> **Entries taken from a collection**
+ + + + +

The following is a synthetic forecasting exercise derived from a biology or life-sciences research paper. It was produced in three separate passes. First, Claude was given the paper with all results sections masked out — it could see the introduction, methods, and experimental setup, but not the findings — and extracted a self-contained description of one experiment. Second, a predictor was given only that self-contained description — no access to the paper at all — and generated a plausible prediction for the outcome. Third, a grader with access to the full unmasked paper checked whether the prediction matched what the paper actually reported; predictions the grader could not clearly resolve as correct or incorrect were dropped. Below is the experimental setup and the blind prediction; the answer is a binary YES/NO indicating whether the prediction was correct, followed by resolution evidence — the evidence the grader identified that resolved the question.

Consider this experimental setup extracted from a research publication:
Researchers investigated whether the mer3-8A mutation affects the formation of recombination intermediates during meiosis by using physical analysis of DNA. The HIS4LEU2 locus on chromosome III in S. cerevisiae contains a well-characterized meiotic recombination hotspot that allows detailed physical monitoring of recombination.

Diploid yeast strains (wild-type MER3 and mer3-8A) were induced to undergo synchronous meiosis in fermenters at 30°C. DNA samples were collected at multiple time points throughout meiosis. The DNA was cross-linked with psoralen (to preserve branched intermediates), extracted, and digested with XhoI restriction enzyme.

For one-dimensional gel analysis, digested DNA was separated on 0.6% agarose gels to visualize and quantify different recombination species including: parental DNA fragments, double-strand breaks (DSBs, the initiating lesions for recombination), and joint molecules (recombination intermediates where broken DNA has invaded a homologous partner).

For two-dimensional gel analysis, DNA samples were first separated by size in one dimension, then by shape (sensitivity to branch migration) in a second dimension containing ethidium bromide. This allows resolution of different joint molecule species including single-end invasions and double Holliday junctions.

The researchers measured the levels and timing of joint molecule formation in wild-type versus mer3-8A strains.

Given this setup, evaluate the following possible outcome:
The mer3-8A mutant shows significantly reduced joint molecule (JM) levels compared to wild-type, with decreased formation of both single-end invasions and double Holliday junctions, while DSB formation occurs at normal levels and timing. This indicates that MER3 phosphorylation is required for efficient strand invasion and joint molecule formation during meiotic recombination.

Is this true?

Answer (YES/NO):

+ + + + +

> **Work order**
Nothing in the records above may differ in your copy; retype them in full.

> **Final answer**
The following is a synthetic forecasting exercise derived from a biology or life-sciences research paper. It was produced in three separate passes. First, Claude was given the paper with all results sections masked out — it could see the introduction, methods, and experimental setup, but not the findings — and extracted a self-contained description of one experiment. Second, a predictor was given only that self-contained description — no access to the paper at all — and generated a plausible prediction for the outcome. Third, a grader with access to the full unmasked paper checked whether the prediction matched what the paper actually reported; predictions the grader could not clearly resolve as correct or incorrect were dropped. Below is the experimental setup and the blind prediction; the answer is a binary YES/NO indicating whether the prediction was correct, followed by resolution evidence — the evidence the grader identified that resolved the question.

Consider this experimental setup extracted from a research publication:
Researchers investigated whether the mer3-8A mutation affects the formation of recombination intermediates during meiosis by using physical analysis of DNA. The HIS4LEU2 locus on chromosome III in S. cerevisiae contains a well-characterized meiotic recombination hotspot that allows detailed physical monitoring of recombination.

Diploid yeast strains (wild-type MER3 and mer3-8A) were induced to undergo synchronous meiosis in fermenters at 30°C. DNA samples were collected at multiple time points throughout meiosis. The DNA was cross-linked with psoralen (to preserve branched intermediates), extracted, and digested with XhoI restriction enzyme.

For one-dimensional gel analysis, digested DNA was separated on 0.6% agarose gels to visualize and quantify different recombination species including: parental DNA fragments, double-strand breaks (DSBs, the initiating lesions for recombination), and joint molecules (recombination intermediates where broken DNA has invaded a homologous partner).

For two-dimensional gel analysis, DNA samples were first separated by size in one dimension, then by shape (sensitivity to branch migration) in a second dimension containing ethidium bromide. This allows resolution of different joint molecule species including single-end invasions and double Holliday junctions.

The researchers measured the levels and timing of joint molecule formation in wild-type versus mer3-8A strains.

Given this setup, evaluate the following possible outcome:
The mer3-8A mutant shows significantly reduced joint molecule (JM) levels compared to wild-type, with decreased formation of both single-end invasions and double Holliday junctions, while DSB formation occurs at normal levels and timing. This indicates that MER3 phosphorylation is required for efficient strand invasion and joint molecule formation during meiotic recombination.

Is this true?

Answer (YES/NO):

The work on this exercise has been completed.